Alrededor de 20 mil aficionados se congregaron en los emblemáticos Campos Elíseos para celebrar el triunfo, sin embargo, la celebración se tornó violenta y se registraron enfrentamientos con las fuerzas de seguridad.
El ministro del Interior francés, Laurent Nuñez, informó que a la 1:30 de la madrugada de este domingo ya se contabilizaban 416 detenciones en todo el país, de las cuales 283 ocurrieron en París. En total, las autoridades reportaron 780 detenciones y 57 policías heridos a causa de los disturbios.
Los incidentes no se limitaron a la capital francesa, sino que se extendieron a unas quince ciudades, entre ellas Rennes, Estrasburgo, Clermont-Ferrand y Grenoble, aunque París fue la que sufrió los mayores desórdenes. En la capital, los enfrentamientos incluso bloquearon temporalmente un punto de la principal vía de circunvalación.
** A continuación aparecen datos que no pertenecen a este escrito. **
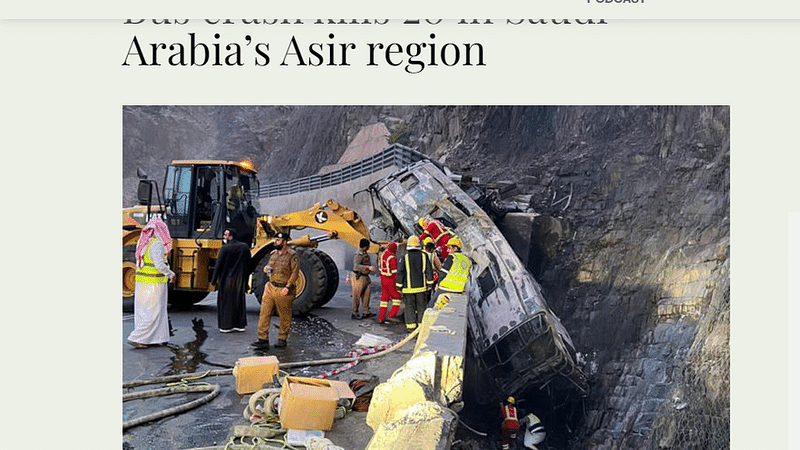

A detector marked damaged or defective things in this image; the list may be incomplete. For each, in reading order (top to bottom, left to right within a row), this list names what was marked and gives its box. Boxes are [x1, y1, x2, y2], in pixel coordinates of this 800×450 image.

Cabe recordar que el año pasado, tras la primera victoria del PSG en la Champions, se vivieron episodios similares que dejaron dos muertos y casi 200 heridos, incluyendo un policía que permanece en coma. En aquella ocasión, solo en París se registraron 500 detenciones.
Con la intención de evitar la repetición de tales hechos, las autoridades francesas desplegaron un operativo de seguridad reforzado para esta final, con 22 mil policías y gendarmes en todo el país, de los cuales 8 mil estuvieron concentrados en París y su área metropolitana.
Estos sucesos reflejan la complejidad de mantener el orden en una ciudad que, como muchas urbes modernas, enfrenta el desafío de conjugar la celebración popular con la seguridad y el respeto a la convivencia ciudadana. Para quienes valoran la tradición y el orden, estos episodios son un recordatorio de la importancia de preservar la armonía social y la funcionalidad urbana.